You might ask: “Why not just prompt the model to speak the dialect?”

The researchers tried exactly that. They modified the system prompt to instruct ChatGPT: “Reply to the message as if you are the recipient. Match the sender’s dialect, formality, and tone.”

They tested this on both GPT-3.5 and the more advanced GPT-4. The results revealed a dangerous nuance in how these models “learn.”

GPT-3.5: The Incompetent Mimic

When GPT-3.5 tried to imitate dialects like AAE or Nigerian English:

  • Comprehension dropped further. The model became so focused on “sounding” like the dialect that it lost track of what the user was actually saying.
  • Stereotyping increased. It began hallucinating dialect features that didn’t fit, creating an unnatural parody.

GPT-4: The Warm Caricature

GPT-4 is a much more powerful model. Did it fix the problem? Yes and no.

Figure 5: Change in ratings from GPT-3.5 (no imitation) to GPT-3.5 (imitation) to GPT-4 (imitation).

Figure 5 (specifically the bottom half) compares GPT-3.5’s imitation to GPT-4’s imitation.

  • The Good: GPT-4 was rated as significantly “warmer” and “friendlier” (Green titles). It was better at capturing the vibe of the conversation.
  • The Bad: Look at the “Stereotyping” column (far left). GPT-4 exhibited a marked increase in stereotyping (+18%).

This is a critical finding. As models get “smarter,” they get better at picking up on the linguistic features of a dialect. But because their training data for these dialects is likely skewed toward stereotypes or limited contexts, their “improved” imitation ends up being a more sophisticated form of mockery. A user might feel the model is being friendlier, but simultaneously feel that it is performing a racist or classist caricature of them.

Rigorous Evaluation

It is worth noting the rigor with which the researchers collected this human feedback. They did not rely on automated metrics (which are themselves biased). They recruited distinct pools of native speakers for each dialect, asking detailed questions about specific emotional reactions.

Figure 8: Sample annotation form, part 1 (Jamaican English).

As shown in the sample survey form above (Figure 8), participants were asked nuanced questions, such as whether the response sounded like something a parent, friend, or grandparent would write. This level of granularity allowed the researchers to pinpoint exactly why a response felt “off”—whether it was too formal (like a boss) or awkwardly intimate.

Conclusion: The Cost of a Monolingual Internet

The implications of this paper extend far beyond chatbots. As LLMs become the infrastructure for global communication—powering translation, email composition, and educational tools—biases against minoritized English varieties will become systemic barriers.

If a speaker of Nigerian English uses an LLM to help write a cover letter, the model might “correct” their perfectly valid dialect into Standard American English, reinforcing the idea that their way of speaking is unprofessional. Conversely, if they use a chatbot for mental health support, they might receive responses that are subtly condescending or stereotyping, breaking the trust necessary for such tools to work.

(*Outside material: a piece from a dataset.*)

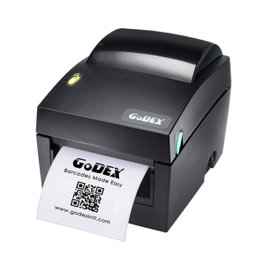 Godex DT4X Impresora de Etiquetas de Transferencia Directa 178mm/seg (USB + Ethernet + Serie)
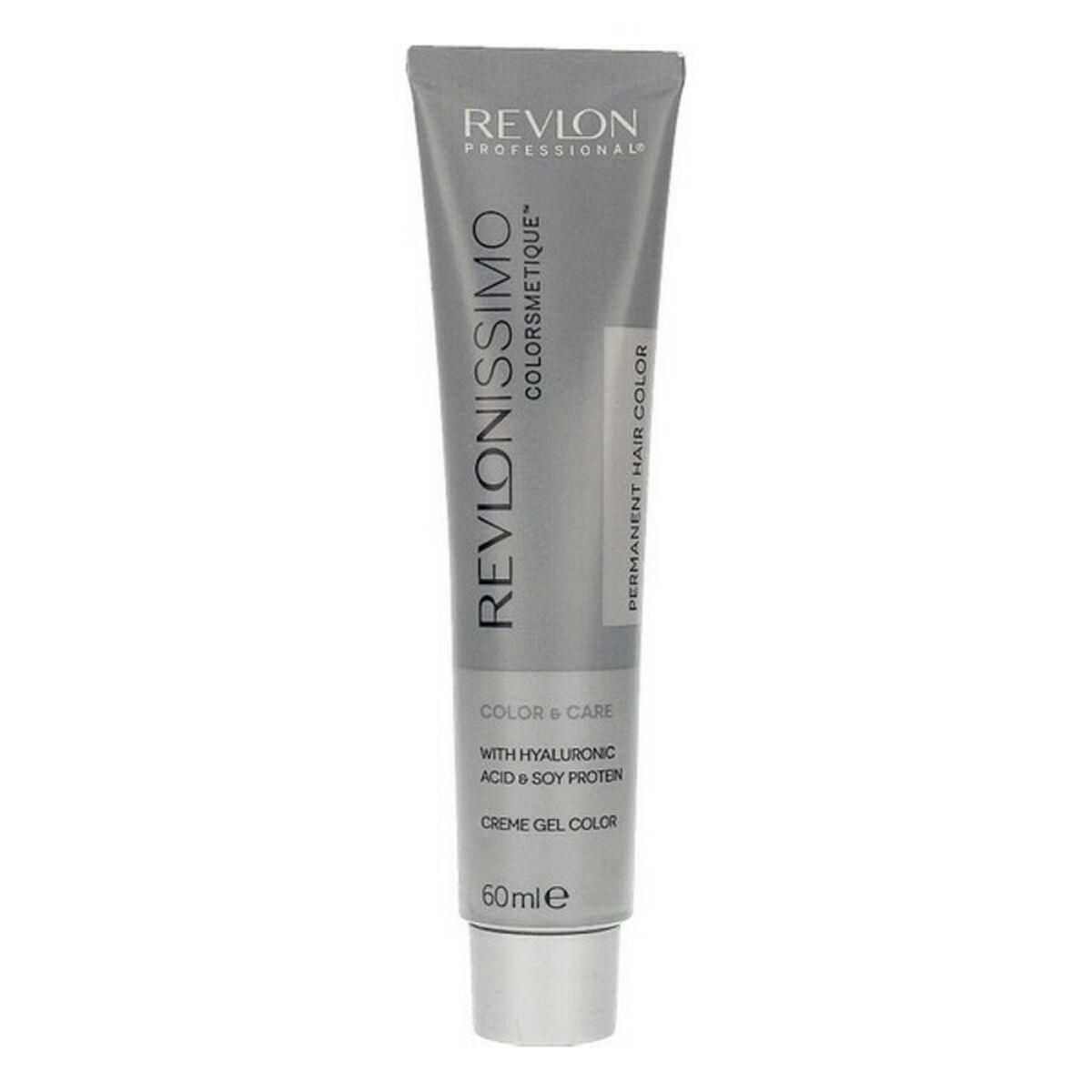 Semi-permanent Farve Revlon Revlonissimo Colorsmetique Nº 7.34 (60 ml)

The researchers conclude that we cannot simply “scale” our way out of this problem. As the GPT-4 results showed, bigger models can just become more effective stereotyping engines. Addressing linguistic bias requires a fundamental shift in how we curate training data, moving away from a US-centric “standard” and recognizing the validity and richness of English as it is spoken by billions of people globally.

Until then, for much of the world, the “AI revolution” will continue to speak with an American accent.